## Set of tasks
- 1) In the passage on Nypro and NovaPlast, which company has kept innovating its chips in response to demand from its major customers?
- 2) Write out the part of the passage on Nypro and NovaPlast starting at "For competitive people, this" and ending at "will not be.".

In addition, Lankton utilizes organizational structure in order to encourage competition. Although Nypro must maintain global standardization, the organizational structure allows for the different operations to function as "peninsulas" (Birkinshaw & Hood, 2001) wherein they are in communication with head office, but are free to seek their own solutions to problems that have been identified by the customers.
This allows for the firm's customers to feel more comfortable communicating issues as well -- the hypothetical company in China can talk to Nypro Shenzhen about an issue knowing that Shenzhen will work to solve it. If the customer's Chinese subsidiary had to go through head office channels, that issue might never reach Nypro. The independence to meet customer needs is something that Nypro can utilize to improve communication flow with all of its customer's facilities, which adds value to the customer experience.
This tactic has also worked well for other companies that deal exclusively with major partner/customers, such as Intel which has continued to innovate its chips in response to demand from its major customers (Intel, 2009). Another tactic that Lankton uses to drive innovation at Nypro is to base much of the corporate strategy around innovation. This itself sets the tone for the company. This is one of the most important things a CEO can do to encourage innovation -- set the tone that innovation is a top priority.
For Nypro, Lankton has built the organizational structure around innovation, as well as human resources policies. He talks about it -- he wants people at the company to think about it. This ingrains innovation as part of the culture, and reinforces that culture every day at Nypro. 3. NovaPlast represents an opportunity to maintain a rapid growth rate. It appears to meet the needs of both Nypro and the customers, who are demanding decreased lead times for orders. The technology will eventually be rolled out across the entire company.
What Lankton needs to determine is the best way to conduct this rollout. He can reward top-performing plants with a NovaPlast machine, or he can purchase enough for all of his operations in the initial order. Another option would be to build a plant that only used NovaPlast machines. A final option would be to not use a NovaPlast machine at all. The decision needs to be made in keeping with the company's established culture and the operational objectives of Nypro.
If a single NovaPlast plant is built, this will not meet the needs of either NovaPlast or its customers. The company's customers are global and expect the same level of service and quality from each plant -- that will not be the case if one plant has NovaPlast and the others do not. In addition, the internal competition between Nypro plants will be skewed. The NovaPlast plant will outperform, leading the others to want NovaPlast as well. If they are refused, they will be condemned to always losing.
For competitive people, this would not be satisfactory -- Nypro could lose some staff and have the remaining staff become disengaged from innovation because of the inherent disadvantage. If NovaPlast is not purchased, then Nypro will face a situation where its competitors may use the NovaPlast machine to outperform Nypro. This option, which would see NovaPlast at only one plant, will put the machine to the test in the internal competition.
The downside is that Lankton appears to see the merits of the NovaPlast now -- the internal competition would be a waste of time because he already knows that NovaPlast is a significant technology improvement. The final option provides all firms with NovaPlast. This does not discourage innovation, but rather allows the internal competition to continue on even footing. The organization will not be.

## Collected material
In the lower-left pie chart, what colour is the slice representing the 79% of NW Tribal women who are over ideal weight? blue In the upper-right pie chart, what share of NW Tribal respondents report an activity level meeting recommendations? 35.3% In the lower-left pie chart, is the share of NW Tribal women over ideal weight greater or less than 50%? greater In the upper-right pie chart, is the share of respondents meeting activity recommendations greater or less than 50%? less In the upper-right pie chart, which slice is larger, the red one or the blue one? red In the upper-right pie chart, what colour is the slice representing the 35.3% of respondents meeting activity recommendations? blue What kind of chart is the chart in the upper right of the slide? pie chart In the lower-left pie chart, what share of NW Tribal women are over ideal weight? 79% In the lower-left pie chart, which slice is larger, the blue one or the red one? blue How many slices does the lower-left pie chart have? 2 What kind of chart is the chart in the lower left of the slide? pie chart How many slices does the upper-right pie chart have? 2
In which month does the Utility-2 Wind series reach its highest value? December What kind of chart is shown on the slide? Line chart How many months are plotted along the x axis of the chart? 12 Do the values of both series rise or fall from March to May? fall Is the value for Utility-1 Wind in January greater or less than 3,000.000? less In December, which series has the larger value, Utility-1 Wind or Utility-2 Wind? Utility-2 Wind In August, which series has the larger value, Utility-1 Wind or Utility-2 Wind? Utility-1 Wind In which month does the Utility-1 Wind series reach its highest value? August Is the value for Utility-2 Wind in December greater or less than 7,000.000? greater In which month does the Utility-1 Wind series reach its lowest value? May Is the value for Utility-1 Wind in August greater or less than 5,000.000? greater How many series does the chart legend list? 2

## Written responses
- 1) Intel

- 2)
For competitive people, this would not be satisfactory -- Nypro could lose some staff and have the remaining staff become disengaged from innovation because of the inherent disadvantage. If NovaPlast is not purchased, then Nypro will face a situation where its competitors may use the NovaPlast machine to outperform Nypro. This option, which would see NovaPlast at only one plant, will put the machine to the test in the internal competition.
The downside is that Lankton appears to see the merits of the NovaPlast now -- the internal competition would be a waste of time because he already knows that NovaPlast is a significant technology improvement. The final option provides all firms with NovaPlast. This does not discourage innovation, but rather allows the internal competition to continue on even footing. The organization will not be.